L’été passé, l’Ukraine avait récolté 6,6 Mt de grains, soit 2 Mt de moins que les années passées.  Et pour exporter l’orge, le pays pâtit de la fermeture des ports de la Mer Noire accessibles par les Panamax, les navires qui assurent l’expédition de la céréale vers la Chine. Le corridor n’est pas prévu pour ce genre de bateaux.  Par ailleurs, le transport par voie maritime est coûteux et risqué.

Quant aux cultures de printemps, les agriculteurs ne savent pas encore ce qu’ils pourront planter.

L’automne passé, ils ont essuyé de lourdes pertes au moment de récolter le maïs.

La saison etait humide, les prix des grains se sont effondrés et le cours du gaz rendait le séchage du grain très onéreux. Aussi, une partie des surfaces en maïs n’a pas pu être récoltée.

Selon le CIC, l’Ukraine a récolté 25,5 Mt de maïs, soit 17 Mt de moins qu’en 2021. Une partie de la récolte n’a pas pu être exportée à partir du mois de mars dernier quand le conflit en Ukraine a éclaté.

Dans le contexte actuel, la culture de maïs est donc très risquée. Elle est onéreuse et la baisse des cours mondiaux des grains pourrait compromettre la rentabilité des plantations. Davantage de maïs sera probablement produit dans le monde l’été prochain!
 
Au printemps prochain, les agriculteurs pourraient préférer semer du canola ou surtout du tournesol, deux cultures qui permettent de dégager des marges importantes.

Toutefois, les exploitants agricoles pourront-ils tout simplement de cultiver l’intégralité de leurs terres?

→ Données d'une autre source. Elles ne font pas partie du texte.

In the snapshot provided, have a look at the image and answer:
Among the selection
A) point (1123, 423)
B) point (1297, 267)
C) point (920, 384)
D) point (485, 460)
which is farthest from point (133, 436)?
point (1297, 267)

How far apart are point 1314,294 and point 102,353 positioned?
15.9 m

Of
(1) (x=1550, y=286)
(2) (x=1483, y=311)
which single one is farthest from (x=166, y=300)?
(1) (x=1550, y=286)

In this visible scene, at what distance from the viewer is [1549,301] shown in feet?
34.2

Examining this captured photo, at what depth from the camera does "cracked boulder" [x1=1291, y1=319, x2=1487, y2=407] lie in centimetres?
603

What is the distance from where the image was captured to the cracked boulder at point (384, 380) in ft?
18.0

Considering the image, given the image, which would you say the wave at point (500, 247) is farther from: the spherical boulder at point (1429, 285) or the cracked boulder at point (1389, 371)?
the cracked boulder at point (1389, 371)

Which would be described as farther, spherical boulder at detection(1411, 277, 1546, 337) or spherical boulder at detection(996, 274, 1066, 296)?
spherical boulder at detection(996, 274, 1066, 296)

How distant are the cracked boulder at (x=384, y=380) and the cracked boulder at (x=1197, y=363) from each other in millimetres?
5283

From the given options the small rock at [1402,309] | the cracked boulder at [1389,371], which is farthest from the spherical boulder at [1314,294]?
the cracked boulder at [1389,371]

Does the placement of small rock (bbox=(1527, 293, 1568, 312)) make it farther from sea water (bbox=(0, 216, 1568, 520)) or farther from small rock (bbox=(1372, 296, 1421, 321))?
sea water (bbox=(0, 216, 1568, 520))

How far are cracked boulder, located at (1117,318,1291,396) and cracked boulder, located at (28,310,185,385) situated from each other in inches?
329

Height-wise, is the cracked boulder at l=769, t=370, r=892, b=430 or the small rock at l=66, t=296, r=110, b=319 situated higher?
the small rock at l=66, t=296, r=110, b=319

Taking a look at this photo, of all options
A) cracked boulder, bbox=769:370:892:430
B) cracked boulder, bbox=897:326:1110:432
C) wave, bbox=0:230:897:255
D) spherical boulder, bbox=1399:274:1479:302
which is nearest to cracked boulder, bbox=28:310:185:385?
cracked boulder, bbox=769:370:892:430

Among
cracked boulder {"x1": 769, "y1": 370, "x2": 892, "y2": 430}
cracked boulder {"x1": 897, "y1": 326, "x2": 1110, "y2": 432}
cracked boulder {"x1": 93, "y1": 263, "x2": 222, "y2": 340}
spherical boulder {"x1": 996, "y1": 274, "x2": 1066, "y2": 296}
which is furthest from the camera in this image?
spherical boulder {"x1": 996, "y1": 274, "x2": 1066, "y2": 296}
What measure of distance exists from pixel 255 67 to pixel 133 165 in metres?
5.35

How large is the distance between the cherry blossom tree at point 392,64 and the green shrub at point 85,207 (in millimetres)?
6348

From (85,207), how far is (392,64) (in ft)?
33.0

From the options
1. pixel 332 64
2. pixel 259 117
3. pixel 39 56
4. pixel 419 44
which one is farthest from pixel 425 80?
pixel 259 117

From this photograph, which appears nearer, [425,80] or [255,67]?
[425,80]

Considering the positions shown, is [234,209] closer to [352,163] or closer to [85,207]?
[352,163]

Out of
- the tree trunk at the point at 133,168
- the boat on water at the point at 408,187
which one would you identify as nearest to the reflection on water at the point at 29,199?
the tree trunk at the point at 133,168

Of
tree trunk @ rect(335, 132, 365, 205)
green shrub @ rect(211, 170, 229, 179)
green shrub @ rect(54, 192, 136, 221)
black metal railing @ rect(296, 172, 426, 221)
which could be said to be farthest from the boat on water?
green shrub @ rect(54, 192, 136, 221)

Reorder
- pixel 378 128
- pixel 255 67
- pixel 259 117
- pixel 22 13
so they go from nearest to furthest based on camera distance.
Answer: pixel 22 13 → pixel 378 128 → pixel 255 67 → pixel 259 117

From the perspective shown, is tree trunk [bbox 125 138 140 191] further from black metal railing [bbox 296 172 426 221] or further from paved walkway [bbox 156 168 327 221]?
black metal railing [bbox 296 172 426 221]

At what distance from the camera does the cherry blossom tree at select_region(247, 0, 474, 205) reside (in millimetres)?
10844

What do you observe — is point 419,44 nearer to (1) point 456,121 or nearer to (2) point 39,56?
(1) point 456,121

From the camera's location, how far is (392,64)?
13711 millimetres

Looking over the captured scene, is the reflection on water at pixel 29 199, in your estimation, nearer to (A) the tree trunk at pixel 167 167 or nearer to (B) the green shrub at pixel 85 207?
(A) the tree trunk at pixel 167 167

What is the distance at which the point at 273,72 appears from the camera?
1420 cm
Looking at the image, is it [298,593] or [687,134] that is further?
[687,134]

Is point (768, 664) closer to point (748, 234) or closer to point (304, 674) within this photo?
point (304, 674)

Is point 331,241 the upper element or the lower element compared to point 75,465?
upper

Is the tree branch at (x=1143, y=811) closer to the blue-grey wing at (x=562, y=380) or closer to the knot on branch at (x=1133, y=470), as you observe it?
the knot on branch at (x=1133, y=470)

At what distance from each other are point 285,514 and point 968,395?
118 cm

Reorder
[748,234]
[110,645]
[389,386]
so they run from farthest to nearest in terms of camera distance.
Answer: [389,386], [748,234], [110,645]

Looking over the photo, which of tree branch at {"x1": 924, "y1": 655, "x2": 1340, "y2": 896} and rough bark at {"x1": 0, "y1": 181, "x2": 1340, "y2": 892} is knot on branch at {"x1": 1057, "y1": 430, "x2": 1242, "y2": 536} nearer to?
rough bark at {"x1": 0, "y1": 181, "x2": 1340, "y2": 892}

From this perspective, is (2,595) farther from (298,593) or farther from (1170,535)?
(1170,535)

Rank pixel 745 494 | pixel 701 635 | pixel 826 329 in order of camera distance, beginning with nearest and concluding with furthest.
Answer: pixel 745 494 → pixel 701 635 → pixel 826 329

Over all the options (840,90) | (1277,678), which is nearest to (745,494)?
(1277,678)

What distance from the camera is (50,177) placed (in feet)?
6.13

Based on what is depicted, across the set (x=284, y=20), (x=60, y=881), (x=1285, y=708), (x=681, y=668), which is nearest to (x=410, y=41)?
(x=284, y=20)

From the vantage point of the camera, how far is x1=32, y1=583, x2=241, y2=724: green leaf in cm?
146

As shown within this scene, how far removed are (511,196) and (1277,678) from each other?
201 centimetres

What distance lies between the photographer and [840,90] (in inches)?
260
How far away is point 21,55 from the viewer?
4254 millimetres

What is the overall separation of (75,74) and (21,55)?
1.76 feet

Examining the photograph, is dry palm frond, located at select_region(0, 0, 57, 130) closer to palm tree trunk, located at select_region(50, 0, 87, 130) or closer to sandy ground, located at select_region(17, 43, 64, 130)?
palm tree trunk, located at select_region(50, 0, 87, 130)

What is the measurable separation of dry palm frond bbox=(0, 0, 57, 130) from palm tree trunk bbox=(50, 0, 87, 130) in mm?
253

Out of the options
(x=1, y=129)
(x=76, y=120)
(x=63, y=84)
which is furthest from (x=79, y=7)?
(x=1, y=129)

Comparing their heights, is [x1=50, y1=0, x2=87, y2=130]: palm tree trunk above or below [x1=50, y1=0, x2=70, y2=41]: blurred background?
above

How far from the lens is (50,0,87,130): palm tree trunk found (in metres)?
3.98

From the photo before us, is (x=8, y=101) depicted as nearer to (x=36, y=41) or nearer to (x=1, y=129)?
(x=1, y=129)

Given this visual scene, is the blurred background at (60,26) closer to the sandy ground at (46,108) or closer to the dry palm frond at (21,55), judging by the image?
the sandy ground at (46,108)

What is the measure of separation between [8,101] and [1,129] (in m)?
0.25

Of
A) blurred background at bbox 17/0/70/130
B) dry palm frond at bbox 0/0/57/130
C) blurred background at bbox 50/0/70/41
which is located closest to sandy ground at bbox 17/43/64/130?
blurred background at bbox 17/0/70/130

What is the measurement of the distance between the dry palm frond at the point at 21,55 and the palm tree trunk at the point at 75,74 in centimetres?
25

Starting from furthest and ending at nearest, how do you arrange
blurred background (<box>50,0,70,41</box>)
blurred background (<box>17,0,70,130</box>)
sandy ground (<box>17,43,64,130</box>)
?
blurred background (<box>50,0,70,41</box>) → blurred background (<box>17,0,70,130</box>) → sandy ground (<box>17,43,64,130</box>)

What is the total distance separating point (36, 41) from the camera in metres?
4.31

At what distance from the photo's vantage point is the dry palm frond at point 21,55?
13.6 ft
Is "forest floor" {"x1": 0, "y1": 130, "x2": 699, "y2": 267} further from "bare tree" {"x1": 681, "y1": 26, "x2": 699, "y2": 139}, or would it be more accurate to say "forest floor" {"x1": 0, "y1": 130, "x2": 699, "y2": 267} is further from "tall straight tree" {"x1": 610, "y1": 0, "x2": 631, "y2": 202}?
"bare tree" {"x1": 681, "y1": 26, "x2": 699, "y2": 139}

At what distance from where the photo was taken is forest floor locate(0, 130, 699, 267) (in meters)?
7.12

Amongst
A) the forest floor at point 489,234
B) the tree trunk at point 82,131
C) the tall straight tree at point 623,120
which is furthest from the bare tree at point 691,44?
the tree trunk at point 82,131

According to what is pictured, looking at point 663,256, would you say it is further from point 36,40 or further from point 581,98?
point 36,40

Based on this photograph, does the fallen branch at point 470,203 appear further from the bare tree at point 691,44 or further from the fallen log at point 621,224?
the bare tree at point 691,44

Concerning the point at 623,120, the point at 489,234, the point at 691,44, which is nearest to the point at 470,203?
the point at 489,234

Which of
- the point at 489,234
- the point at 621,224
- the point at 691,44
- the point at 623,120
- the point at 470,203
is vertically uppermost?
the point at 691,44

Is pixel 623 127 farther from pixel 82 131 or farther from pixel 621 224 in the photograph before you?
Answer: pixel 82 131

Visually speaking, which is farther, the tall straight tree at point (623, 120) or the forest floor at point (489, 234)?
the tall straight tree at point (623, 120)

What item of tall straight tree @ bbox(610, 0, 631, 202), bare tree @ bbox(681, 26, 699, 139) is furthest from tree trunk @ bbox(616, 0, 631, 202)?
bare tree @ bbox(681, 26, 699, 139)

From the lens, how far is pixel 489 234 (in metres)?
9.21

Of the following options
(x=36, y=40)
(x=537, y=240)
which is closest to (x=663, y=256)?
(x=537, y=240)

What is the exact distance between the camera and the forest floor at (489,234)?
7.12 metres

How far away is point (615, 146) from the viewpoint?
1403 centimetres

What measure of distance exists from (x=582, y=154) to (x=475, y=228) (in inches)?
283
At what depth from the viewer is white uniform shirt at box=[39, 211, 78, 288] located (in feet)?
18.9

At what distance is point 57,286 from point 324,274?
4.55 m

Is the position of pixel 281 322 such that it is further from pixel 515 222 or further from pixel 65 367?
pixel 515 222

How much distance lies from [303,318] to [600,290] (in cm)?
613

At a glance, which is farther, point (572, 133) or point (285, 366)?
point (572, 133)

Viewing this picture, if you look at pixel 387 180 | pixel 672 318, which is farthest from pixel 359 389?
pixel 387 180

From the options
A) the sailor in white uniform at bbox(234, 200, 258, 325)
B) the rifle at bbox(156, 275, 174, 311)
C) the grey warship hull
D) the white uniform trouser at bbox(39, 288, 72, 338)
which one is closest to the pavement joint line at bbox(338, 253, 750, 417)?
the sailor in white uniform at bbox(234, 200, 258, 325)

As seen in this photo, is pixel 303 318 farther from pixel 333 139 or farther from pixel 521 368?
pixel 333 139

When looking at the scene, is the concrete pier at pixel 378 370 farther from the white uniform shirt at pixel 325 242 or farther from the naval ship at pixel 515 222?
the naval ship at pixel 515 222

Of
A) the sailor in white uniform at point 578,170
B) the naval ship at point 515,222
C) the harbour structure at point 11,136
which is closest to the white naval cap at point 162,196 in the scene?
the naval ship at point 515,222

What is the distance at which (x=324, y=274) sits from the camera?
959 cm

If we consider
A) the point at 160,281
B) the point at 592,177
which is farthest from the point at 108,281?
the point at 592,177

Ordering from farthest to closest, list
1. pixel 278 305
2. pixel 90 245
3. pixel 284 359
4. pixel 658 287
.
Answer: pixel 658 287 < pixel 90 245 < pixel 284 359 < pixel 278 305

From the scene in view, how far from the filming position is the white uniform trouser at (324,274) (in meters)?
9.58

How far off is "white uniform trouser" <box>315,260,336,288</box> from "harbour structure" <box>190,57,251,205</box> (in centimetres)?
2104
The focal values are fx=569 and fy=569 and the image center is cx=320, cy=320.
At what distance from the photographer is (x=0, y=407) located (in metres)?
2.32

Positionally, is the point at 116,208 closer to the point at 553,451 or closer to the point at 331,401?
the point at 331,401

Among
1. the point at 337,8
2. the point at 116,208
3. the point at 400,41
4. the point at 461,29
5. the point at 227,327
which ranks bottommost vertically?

La question est légitime surtout si les banques n’accordent plus des prêts de campagne.

L’automne dernier, des exploitants agricoles redoutaient déjà le pire: devoir mettre en jachère une partie de leurs terres au printemps prochain! 

Le sujet reste tabou mais il est dans toutes les têtes!

Jusque là, les banques ont soutenu financièrement les exploitations agricoles mais  combien de temps encore le feront-elles?

Toutes céréales confondues, l’Ukraine a engrangé 58 Mt de grains, soit 26 Mt de moins qu’en 2021, année exceptionnelle et seulement 7 Mt de moins qu’en 2020. 

Toutefois, les capacités d’exportations (35 Mt) étaient importantes au le début de la campagne car le pays compte expédier cette année les stocks de la récolte 2021 qu’elle n’a pas pu écouler lorsque le conflit armé avec l’Ukraine a débuté.

Mais selon FranceAgriMer, l’Ukraine est parvenue à expédier près de 23 Mt de céréales depuis le mois de juillet dernier grâce notamment au corridor maritime sur la Mer Noire. Les trois quarts des grains ont été transportés par chargés dans des navires.

Comme le pays parvient à surmonter les difficultés logistiques auxquelles il était confronté jusque-là, le problème majeur est dorénavant PRODUIRE.